Kadınlar vahyi değerlerle eğitildikçe Peygamber Efendimiz’e davalar taşıyorlar. Mesela koca dayağına karşı isyan başlattılar. Vahyi değerlerle eğitilmeden bunu başlatamazlardı.
Bir akşam, yatsı arası 70 kadar kadın Hz. Muhammed’in evi etrafında toplandılar. Hz. Ömer bunu haber alır almaz Peygamberimizin yanına koştu ve kadınların bu eylemine karşı son derece asabileşti. Peygamberimize “Kocalarına buyurun da bir de bu yüzden onları dövsünler” dedi.
Peygamberimiz ertesi gün sahabeyi topladı olanı anlattı ve “Ey Allah’ın kulları. Allah’ın bu hanım kullarını asla dövmeyin” dedi.
Böyle bir toplumda böyle bir isyan başlatabilmek için kadınların vahyi değerlerle eğitilmiş olması, durumun vahyi değerlerin tersine olduğunu fark etmeleri ve kendilerini dinleyecek birini bulmaları gerekiyordu. Ondan önce böyle bir şeyi akıllarına bile getiremezlerdi.
Başka nasıl sorunları vardı kadınların?
O zaman ayrılık ya da ölümlerde çocuk anneden ayrılıp baba tarafına verilirdi. Bir kadın bunu dava etti. Hz. Peygamber bir süre bekledi. Ve sonra hükmü “Ana çocuktan çocuk anadan ayrılamaz” diye ilan etti.
“Zıhar” diye bir şey vardı. Erkek kadını kendine haram kabul eder, annem gibisin der, boşamaz da, ölüme kadar eziyet ederdi.
Vahyi değerlerin ışığında eğitilen kadın bu durumu da Peygambere taşıdı. Peygamber vahiy bekledi. Vahiyde Mücadele Suresi’nin ilk ayetleri geldi. “Allah seninle tartışan kadının davasını işitmiştir” diye Allah hükmünü gönderdi. Bunun yanlış olduğu açıklandı. Kadının mücadelesinden dolayı surenin adı Mücadele suresi oldu.
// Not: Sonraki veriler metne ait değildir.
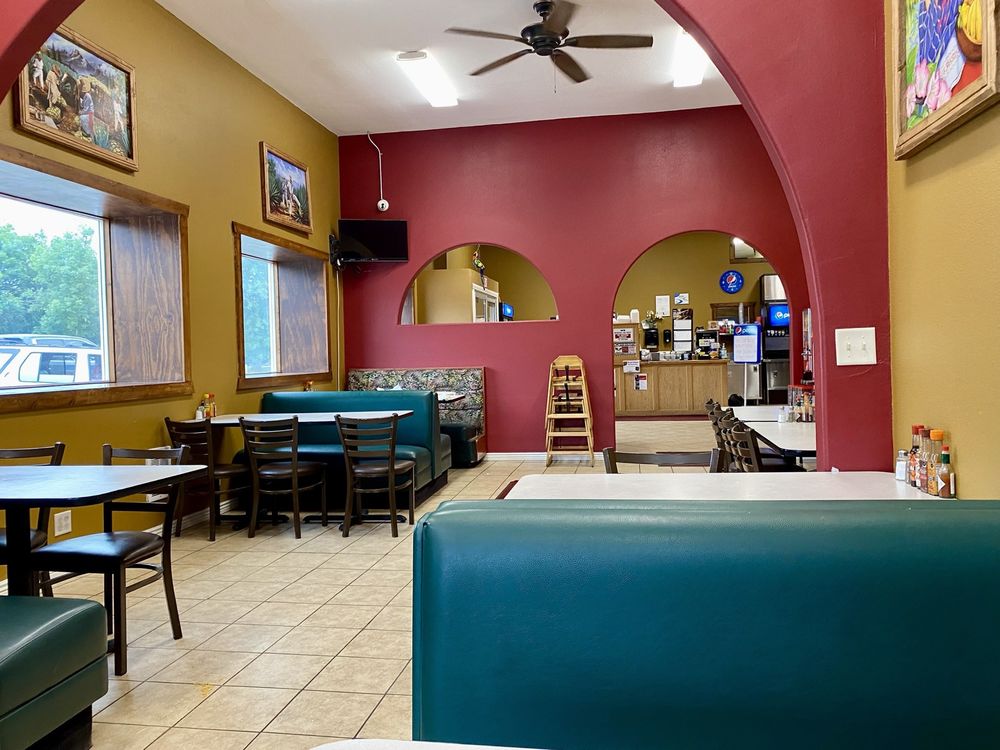 El Rincon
PEYGAMBERİMİZ KIZ TORUNUNU SIRTINDA TAŞIRDI
Peki sadece sorunlar iletilince mi çözüm aranıyordu?
Kız çocuklarının hakir görülmesi, diri diri gömülmesi hadisesinin yaşandığı bir toplumda Hz. Peygamber kız çocuklarını yüceltti.
Peygamber Efendimiz namaz kılarken Hz. Hasan ve Hüseyin’in sırtına çıktığı anlatılır. Halbuki bu olay daha çok Hz. Zeynep’ten olan Umame adındaki kız torunuyla yaşanmıştır. Umame Peygamberimizin yanında kalıyordu. Eski siyer kitapları daha çok Umame’den bahseder.
O dönemde Hz. Hasan, Hüseyin’i omzuna alıp mescide götürmesi önemli değil. Önemli olan kız çocuğunun yüceltilmesiydi. Hz. Muhammed Umameyi omzuna alır, mescide götürür, namaz kılarken omzuna çıkınca yere düşmesin diye kıyama kalkarken alır yere koyardı.
Bunu toplumda kızlarla ilgili düşünceleri yıkmak için yapıyor. Çünkü Peygamberimizi sadece etrafındakiler görmüyor. Müslüman olmaya karar vermiş, Peygamber Efendimizi merak etmiş görmeye gelenler var. Bunlar Peygamberin omuzları üstünde bir kız çocuğu görünce şaşırıp kalırlar.